Nous nous regroupons sur une pente. Bagels au beurre d'arachide et gelée. Je donne des snaps au gingembre; On me donne du fromage de Sorrente. Nous nous étendons raides sous le soleil de cinq mille pieds. «Le ressort de Thoreau» sur la table ne lui rend pas justice. Cela ressemble à un filet. Il méritait mieux, je pense. Peut-être que la raison est l’automne. Même la peinture blanche de Thoreau sur le panneau en bois marquant l'endroit avait été complètement détruite par le vent et les cailloux, laissant du bois nu dans les rainures du nom que vos yeux pouvaient maintenant facilement passer.

Au sommet, il y a une foule et une bonhomie qui prévaut. Il y a de la place maladroite sur les pierres, une compréhension joyeuse, non seulement de l'accomplissement clair du sommet, mais de l'humilité au centre de 360 ​​degrés de lois au-delà de nous.

La descente est une étude des chevilles et des genoux, des chemins entre les pierres d'éléphants, un ruisseau de montagne qui tombe lorsque vous descendez dans des cascades battantes. Si elle n'était titrée que quelques degrés de plus, de nombreuses parties de Katahdin seraient impossibles à grimper par la plupart de ceux qui la graviraient.

Nous sommes à nouveau en bas et dans les fourgonnettes pour pas plus de quinze minutes et presque tout le monde dort. Je parle doucement au commandant de Castine, de l'histoire, de ces tasses de couchage. Nous retournons dans le noir. Le commandant habite sur le campus dans une belle maison. Je mange à la table de la salle à manger avec lui et sa femme, leurs enfants ont grandi dans leur propre famille. Steak et pommes de terre, nos jambes douloureuses près de leur nouveau golden retriever.
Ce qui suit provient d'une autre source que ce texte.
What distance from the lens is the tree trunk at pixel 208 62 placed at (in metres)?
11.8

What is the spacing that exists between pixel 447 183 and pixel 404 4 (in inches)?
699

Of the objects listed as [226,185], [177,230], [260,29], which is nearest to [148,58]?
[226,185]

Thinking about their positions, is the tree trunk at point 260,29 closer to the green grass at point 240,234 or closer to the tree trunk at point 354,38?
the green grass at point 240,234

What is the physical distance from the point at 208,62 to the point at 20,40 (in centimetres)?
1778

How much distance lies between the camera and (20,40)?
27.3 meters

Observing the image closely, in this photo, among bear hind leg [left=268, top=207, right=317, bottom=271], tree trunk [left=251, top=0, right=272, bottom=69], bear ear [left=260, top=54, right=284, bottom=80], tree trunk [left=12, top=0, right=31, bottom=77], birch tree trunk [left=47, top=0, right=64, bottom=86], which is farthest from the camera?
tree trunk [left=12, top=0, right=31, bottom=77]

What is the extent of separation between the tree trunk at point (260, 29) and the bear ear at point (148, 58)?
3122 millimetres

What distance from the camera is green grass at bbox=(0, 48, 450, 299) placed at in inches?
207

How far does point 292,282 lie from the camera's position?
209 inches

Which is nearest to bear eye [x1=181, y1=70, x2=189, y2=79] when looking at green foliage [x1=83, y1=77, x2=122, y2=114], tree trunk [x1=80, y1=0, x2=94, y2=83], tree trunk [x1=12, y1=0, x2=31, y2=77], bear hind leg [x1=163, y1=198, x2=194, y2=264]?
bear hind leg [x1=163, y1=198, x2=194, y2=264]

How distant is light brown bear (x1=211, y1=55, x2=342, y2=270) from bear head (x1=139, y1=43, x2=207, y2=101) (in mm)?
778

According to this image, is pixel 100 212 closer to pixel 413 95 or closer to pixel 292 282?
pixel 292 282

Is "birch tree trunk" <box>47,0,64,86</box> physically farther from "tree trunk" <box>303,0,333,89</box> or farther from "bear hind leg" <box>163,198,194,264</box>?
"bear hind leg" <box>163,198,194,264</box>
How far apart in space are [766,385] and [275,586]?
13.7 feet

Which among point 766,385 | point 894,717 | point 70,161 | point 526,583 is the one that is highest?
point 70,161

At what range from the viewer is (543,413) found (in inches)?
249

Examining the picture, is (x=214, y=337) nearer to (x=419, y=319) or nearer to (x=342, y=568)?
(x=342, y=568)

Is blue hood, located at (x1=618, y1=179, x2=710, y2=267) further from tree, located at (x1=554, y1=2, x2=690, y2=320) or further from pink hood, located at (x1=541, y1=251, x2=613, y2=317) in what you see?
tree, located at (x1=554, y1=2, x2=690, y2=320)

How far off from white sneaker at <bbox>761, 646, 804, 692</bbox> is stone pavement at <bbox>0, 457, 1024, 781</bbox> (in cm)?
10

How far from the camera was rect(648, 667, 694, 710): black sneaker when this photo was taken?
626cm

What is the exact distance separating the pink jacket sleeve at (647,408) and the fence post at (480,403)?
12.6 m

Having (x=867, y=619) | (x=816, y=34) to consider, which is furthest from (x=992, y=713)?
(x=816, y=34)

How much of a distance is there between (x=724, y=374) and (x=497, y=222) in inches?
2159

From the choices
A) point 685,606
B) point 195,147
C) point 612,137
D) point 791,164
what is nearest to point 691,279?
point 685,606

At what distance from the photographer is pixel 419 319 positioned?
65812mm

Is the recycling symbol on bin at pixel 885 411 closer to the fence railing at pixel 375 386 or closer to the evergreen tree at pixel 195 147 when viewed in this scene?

Après le dîner, la femme du commandant me montre des photos de leur maison et de leur ville après la microrafale quelques années auparavant, alors que ma mère y vivait encore. Quatre minutes de vent soudain et violent, dit-elle. Pas même du vent, vraiment. Le contraire d'une tornade. Il a déchiré et abattu des centaines d'énormes arbres, les écrasant contre des maisons, des voitures, les gradins du terrain de sport, criant à travers Witherlee Woods, transformant son visage.

Dans l'ancienne chambre de leur fils cette nuit-là, sur le lit moelleux avec de lourdes couettes propres, mon dos, mes jambes, mes genoux et mes pieds, endoloris et épuisés, les yeux fermés pour dormir, je me suis jeté au sommet de Katahdin, jusqu'à cela monde lunaire de la table et du sommet. J'imagine à quel point il doit être sombre là-bas maintenant, sans âme humaine, interdisant, hurlant, ce mépris sacré et terrible.